> _Alıştırma tanımı_:
Danıştay kararında "D A N I Ş T" sözlerinden "cezasının kaldırılması istenilmiştir." sözlerine kadar olan bölümü, "kurumlar vergisinin" yerine "gelir vergisinin" koyarak yeniden yaz.

Esas No: 2019/5226
Karar No: 2022/3259
Karar Tarihi: 25.05.2022
Danıştay 4. Daire 2019/5226 Esas 2022/3259 Karar Sayılı İlamı
Danıştay 4. Daire Başkanlığı 2019/5226 E. , 2022/3259 K."İçtihat Metni"
T.C.
D A N I Ş T A Y
DÖRDÜNCÜ DAİRE
Esas No : 2019/5226
Karar No : 2022/3259
TEMYİZ EDEN (DAVACI) : … Madeni Yağlar Sanayi ve Ticaret Limited Şirketi
VEKİLİ : Av. …
KARŞI TARAF (DAVALI) : … Vergi Dairesi Başkanlığı
VEKİLİ : Av. …
İSTEMİN KONUSU : … Bölge İdare Mahkemesi ... Vergi Dava Dairesinin … tarih ve E:…, K:… sayılı kararının temyizen incelenerek bozulması istenilmektedir.
YARGILAMA SÜRECİ :
Dava konusu istem: Davacı adına, 2014 yılında komisyon karşılığında sahte fatura düzenlediğinin ve ithal ettiği özel tüketim vergisine tabi malları kayıt dışı sattığının tespit edildiğinden bahisle 2014 yılı için tarh edilen kurumlar vergisinin ve tekerrür hükümleri de uygulanarak kesilen vergi ziyaı cezasının kaldırılması istenilmiştir.

> _Sağlanan veriler_:

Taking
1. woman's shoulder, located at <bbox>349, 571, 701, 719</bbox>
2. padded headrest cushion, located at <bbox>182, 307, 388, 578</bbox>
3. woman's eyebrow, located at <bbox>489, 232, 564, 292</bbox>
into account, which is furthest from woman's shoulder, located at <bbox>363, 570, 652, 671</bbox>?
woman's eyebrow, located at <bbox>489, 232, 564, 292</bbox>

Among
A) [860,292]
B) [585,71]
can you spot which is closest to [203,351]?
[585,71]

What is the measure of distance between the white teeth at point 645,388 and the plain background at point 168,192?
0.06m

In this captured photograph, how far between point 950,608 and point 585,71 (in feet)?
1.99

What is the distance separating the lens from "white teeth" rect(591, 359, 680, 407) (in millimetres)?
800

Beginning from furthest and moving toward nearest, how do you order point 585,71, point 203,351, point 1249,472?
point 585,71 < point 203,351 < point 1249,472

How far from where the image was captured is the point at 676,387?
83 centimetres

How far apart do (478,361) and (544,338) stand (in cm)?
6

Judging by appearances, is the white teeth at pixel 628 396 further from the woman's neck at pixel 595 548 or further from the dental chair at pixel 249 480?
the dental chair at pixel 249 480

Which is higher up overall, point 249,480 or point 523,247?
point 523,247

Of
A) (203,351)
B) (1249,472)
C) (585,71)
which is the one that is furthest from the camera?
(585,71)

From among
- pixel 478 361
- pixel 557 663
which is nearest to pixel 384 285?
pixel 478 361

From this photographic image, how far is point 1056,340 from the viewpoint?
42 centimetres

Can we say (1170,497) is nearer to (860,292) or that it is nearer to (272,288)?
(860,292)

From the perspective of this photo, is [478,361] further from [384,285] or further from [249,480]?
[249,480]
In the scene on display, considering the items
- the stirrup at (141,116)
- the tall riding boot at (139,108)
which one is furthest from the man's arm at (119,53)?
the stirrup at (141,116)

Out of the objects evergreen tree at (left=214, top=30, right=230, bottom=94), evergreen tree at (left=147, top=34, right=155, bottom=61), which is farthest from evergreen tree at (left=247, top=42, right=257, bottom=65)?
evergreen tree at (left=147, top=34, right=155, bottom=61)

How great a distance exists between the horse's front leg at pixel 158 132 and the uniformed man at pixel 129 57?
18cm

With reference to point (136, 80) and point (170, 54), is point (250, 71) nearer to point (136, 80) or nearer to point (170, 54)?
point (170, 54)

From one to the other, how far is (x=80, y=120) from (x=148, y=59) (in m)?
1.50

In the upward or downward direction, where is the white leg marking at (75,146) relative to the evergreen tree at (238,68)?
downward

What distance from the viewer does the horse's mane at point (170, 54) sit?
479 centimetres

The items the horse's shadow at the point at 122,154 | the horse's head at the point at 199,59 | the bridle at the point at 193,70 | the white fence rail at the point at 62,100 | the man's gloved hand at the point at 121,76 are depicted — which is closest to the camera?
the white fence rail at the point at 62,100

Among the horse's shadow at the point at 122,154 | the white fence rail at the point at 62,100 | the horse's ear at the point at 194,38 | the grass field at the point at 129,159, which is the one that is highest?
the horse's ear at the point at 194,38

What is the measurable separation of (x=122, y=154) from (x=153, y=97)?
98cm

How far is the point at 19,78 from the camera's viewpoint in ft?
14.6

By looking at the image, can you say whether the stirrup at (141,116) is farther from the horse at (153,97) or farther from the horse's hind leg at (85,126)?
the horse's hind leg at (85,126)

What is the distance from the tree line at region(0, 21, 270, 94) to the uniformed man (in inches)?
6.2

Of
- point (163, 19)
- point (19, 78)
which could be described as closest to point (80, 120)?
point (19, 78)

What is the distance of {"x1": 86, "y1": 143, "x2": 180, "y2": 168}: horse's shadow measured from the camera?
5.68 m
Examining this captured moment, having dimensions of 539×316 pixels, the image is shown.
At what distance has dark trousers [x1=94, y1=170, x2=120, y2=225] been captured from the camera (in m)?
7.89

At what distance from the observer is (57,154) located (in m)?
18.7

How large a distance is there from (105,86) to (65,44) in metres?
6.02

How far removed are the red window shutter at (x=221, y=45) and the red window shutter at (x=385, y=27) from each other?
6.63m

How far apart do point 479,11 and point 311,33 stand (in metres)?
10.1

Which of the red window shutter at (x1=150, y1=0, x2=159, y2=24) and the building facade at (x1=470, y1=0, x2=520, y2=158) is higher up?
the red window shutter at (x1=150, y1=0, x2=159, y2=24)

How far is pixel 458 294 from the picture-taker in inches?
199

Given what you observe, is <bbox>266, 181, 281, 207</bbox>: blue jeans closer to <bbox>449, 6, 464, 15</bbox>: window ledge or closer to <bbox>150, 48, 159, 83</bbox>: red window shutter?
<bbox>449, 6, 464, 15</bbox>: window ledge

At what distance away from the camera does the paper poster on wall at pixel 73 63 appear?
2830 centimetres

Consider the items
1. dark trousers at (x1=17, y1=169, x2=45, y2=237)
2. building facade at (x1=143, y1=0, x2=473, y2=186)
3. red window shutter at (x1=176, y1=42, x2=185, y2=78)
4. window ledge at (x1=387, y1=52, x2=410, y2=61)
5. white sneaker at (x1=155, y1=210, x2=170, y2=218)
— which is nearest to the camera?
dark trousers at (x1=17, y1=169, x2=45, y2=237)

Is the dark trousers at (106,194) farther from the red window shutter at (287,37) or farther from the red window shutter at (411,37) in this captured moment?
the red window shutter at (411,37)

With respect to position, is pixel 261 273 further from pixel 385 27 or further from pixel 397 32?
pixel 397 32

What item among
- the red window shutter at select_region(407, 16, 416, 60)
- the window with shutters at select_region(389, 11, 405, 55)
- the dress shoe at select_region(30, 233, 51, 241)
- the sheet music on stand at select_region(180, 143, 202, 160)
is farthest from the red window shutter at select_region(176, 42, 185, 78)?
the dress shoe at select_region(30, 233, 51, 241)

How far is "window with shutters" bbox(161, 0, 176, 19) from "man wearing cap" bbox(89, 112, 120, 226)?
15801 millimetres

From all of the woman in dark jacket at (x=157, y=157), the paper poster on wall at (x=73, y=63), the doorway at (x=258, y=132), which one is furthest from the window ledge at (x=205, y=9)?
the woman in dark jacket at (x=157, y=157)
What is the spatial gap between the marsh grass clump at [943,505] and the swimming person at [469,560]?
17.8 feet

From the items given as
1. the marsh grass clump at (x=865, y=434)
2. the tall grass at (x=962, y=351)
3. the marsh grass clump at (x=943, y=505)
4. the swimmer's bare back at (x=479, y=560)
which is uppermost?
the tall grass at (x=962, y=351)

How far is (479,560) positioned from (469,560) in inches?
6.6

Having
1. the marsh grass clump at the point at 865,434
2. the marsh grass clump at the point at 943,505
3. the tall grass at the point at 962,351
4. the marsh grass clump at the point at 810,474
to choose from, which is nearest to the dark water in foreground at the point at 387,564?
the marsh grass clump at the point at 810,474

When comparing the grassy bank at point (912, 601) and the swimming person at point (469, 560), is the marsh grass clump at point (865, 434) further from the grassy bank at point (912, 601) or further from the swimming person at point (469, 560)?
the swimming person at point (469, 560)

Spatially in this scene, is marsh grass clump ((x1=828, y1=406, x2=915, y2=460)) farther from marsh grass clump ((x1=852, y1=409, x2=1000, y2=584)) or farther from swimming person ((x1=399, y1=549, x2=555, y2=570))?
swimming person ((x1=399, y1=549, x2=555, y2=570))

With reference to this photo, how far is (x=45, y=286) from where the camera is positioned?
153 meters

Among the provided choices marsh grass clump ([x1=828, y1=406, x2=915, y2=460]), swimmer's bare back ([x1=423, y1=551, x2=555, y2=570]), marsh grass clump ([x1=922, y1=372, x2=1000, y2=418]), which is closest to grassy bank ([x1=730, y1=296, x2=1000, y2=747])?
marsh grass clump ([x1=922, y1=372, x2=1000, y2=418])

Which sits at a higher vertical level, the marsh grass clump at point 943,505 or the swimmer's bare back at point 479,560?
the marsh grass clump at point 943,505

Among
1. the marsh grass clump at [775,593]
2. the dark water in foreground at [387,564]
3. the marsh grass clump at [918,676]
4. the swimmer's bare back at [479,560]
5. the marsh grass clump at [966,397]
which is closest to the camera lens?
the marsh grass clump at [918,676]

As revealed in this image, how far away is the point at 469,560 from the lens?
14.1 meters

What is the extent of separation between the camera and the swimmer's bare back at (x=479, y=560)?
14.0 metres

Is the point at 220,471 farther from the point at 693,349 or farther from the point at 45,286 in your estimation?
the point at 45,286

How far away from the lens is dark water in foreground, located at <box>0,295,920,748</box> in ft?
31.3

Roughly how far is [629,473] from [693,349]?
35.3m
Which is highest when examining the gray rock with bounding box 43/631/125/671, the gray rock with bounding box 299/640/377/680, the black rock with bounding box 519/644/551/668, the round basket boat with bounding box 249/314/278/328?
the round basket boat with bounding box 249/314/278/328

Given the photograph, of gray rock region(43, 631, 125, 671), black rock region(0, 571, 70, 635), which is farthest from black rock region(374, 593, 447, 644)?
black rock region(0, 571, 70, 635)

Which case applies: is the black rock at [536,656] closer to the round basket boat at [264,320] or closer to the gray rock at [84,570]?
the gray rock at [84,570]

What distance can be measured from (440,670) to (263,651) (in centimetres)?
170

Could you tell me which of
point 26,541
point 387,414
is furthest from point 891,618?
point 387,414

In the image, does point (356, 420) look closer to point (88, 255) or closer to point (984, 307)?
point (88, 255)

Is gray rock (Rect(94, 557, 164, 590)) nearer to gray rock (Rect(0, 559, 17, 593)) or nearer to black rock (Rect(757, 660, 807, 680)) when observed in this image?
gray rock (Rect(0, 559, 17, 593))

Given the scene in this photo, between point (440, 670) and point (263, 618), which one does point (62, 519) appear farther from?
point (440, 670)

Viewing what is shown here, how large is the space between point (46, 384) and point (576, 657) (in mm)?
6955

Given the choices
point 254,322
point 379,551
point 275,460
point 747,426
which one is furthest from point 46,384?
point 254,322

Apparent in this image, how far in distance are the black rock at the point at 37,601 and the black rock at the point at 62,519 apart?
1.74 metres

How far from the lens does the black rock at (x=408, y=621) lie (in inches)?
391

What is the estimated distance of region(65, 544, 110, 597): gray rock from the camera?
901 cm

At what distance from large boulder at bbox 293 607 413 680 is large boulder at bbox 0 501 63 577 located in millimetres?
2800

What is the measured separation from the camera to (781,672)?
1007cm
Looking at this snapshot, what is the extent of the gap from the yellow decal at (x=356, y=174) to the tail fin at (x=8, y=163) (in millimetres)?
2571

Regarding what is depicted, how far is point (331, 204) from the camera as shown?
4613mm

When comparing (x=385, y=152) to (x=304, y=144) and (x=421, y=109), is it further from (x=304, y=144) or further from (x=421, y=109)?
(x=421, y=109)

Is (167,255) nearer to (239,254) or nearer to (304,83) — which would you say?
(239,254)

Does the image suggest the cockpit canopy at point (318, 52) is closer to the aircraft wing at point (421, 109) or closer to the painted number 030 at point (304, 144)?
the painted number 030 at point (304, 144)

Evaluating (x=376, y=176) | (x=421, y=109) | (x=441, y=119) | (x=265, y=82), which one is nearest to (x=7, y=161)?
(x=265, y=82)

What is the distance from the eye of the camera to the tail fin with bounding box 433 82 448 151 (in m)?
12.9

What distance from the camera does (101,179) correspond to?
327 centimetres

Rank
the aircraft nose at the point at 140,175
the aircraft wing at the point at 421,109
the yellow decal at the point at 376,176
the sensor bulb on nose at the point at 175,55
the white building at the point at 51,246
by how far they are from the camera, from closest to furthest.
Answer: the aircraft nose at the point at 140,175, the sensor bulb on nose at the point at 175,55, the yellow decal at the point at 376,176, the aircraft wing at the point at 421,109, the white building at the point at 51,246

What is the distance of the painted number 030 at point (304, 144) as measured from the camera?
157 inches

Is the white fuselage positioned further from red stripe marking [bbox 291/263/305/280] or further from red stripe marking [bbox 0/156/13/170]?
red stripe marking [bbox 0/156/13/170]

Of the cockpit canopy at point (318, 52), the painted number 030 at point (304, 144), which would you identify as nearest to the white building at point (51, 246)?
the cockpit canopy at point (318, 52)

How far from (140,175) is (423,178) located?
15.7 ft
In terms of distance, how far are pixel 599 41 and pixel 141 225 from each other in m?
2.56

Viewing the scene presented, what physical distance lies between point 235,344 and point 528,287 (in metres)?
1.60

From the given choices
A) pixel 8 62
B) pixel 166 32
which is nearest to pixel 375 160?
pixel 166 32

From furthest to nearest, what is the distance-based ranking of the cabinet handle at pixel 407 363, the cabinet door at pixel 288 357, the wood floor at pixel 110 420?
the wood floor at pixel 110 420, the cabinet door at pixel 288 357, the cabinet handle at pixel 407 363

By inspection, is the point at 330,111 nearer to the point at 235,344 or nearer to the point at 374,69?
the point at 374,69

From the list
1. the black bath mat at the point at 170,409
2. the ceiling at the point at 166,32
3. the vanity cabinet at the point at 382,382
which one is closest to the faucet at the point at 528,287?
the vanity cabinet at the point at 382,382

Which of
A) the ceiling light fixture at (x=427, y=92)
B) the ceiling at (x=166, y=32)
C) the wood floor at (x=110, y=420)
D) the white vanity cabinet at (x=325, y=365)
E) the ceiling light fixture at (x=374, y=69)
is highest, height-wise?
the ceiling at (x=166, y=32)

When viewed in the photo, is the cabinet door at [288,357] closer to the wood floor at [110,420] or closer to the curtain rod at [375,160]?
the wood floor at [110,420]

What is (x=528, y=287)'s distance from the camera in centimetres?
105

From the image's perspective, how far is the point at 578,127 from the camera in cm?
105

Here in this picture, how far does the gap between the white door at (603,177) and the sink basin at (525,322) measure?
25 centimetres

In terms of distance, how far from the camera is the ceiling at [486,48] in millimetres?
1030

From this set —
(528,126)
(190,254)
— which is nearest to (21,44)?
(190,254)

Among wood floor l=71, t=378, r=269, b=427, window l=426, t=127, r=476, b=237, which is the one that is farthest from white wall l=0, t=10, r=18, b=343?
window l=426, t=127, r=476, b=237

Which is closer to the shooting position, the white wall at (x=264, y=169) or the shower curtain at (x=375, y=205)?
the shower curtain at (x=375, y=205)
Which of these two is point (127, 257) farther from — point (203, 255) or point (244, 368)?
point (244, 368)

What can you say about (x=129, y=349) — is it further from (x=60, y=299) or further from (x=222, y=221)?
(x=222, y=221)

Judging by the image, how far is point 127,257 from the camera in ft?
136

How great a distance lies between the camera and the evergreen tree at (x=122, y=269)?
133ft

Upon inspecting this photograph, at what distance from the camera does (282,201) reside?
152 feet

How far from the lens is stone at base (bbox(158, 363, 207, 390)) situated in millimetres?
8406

> _Tamamlanan görev_:
D A N I Ş T A Y
DÖRDÜNCÜ DAİRE
Esas No : 2019/5226
Karar No : 2022/3259
TEMYİZ EDEN (DAVACI) : … Madeni Yağlar Sanayi ve Ticaret Limited Şirketi
VEKİLİ : Av. …
KARŞI TARAF (DAVALI) : … Vergi Dairesi Başkanlığı
VEKİLİ : Av. …
İSTEMİN KONUSU : … Bölge İdare Mahkemesi ... Vergi Dava Dairesinin … tarih ve E:…, K:… sayılı kararının temyizen incelenerek bozulması istenilmektedir.
YARGILAMA SÜRECİ :
Dava konusu istem: Davacı adına, 2014 yılında komisyon karşılığında sahte fatura düzenlediğinin ve ithal ettiği özel tüketim vergisine tabi malları kayıt dışı sattığının tespit edildiğinden bahisle 2014 yılı için tarh edilen gelir vergisinin ve tekerrür hükümleri de uygulanarak kesilen vergi ziyaı cezasının kaldırılması istenilmiştir.